CMHA National’s document, Home Care and People with Psychiatric Disabilities: Needs and Issues: A National Evaluation, recommends that any individual providing care and support for people with serious mental illness should have:
- Information on supports in the community;
- Linkages made to community supports;
- Long term planning needs of the family member and the consumer addressed; and
- Respite available to avoid and respond to crisis situations.
References available upon request. 1. According to Health Canada’s Report (2002), National profile of family caregivers in Canada, recipients of family care are most likely to be spouses or parents. One in six are children, many of whom have some form of mental disability.
As a national initiative of the Canadian Mental Health Association (CMHA), Citizens for Mental Health was a 22 month project funded through Health Canada as part of the Sectoral Involvement in Departmental Policy Development (SIDPD), Voluntary Sector Initiative.

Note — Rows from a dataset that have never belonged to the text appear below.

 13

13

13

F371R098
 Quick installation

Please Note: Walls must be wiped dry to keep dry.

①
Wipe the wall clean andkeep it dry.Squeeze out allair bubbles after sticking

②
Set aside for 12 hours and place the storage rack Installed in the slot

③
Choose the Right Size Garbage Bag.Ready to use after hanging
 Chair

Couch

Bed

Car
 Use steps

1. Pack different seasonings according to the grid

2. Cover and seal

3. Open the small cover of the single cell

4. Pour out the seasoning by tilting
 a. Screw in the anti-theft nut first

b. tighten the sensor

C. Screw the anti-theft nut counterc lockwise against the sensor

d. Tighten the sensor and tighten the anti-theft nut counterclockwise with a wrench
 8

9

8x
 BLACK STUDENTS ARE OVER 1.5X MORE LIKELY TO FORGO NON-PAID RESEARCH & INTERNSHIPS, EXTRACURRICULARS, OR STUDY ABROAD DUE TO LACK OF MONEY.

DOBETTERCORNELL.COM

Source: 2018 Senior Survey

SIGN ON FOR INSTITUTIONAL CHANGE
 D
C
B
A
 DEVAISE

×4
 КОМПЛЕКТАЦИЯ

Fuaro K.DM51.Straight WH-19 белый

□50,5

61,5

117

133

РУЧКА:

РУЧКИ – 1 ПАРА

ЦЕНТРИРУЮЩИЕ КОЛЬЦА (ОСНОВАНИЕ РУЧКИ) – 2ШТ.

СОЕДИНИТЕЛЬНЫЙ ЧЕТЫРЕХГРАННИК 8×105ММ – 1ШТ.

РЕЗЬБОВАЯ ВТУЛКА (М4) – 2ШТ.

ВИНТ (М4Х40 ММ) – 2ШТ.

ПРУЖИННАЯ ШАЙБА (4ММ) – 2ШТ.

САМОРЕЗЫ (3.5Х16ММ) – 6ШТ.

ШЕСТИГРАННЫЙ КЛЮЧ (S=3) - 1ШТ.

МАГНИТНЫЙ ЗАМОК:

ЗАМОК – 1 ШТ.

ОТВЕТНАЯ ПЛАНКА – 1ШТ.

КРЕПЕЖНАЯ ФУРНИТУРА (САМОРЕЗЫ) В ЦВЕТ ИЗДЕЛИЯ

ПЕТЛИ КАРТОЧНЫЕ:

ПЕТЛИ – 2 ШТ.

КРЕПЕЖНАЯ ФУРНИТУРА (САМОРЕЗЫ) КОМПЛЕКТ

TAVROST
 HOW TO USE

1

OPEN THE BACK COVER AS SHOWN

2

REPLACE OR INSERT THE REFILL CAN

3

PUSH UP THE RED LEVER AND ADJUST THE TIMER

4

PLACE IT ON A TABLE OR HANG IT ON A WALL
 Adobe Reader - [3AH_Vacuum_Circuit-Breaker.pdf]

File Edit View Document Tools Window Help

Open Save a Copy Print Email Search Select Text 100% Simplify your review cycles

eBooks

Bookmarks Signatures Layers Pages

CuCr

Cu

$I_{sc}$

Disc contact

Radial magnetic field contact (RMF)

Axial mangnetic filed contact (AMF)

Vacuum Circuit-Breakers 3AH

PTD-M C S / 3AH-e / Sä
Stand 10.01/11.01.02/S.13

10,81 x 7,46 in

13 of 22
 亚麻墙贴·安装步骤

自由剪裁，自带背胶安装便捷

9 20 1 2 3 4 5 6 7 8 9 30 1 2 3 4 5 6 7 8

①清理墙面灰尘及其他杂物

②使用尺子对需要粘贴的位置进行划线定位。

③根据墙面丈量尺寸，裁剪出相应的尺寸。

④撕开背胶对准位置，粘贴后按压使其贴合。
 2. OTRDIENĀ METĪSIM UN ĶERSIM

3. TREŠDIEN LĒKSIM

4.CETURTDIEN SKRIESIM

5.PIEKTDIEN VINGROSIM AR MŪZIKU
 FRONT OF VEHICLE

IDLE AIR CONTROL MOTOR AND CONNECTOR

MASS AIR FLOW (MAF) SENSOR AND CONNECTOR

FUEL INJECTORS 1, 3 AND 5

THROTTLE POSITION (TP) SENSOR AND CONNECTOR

The purpose of the project was to strengthen the capacity of voluntary sector stakeholders for meaningful participation in national level policy initiatives by engaging them in the process of developing a national mental health policy framework. Although the project officially wrapped up in Spring of 2004, we hope that the momentum and energy it helped to generate will spur on further voluntary sector action related to federal level mental health policy initiatives.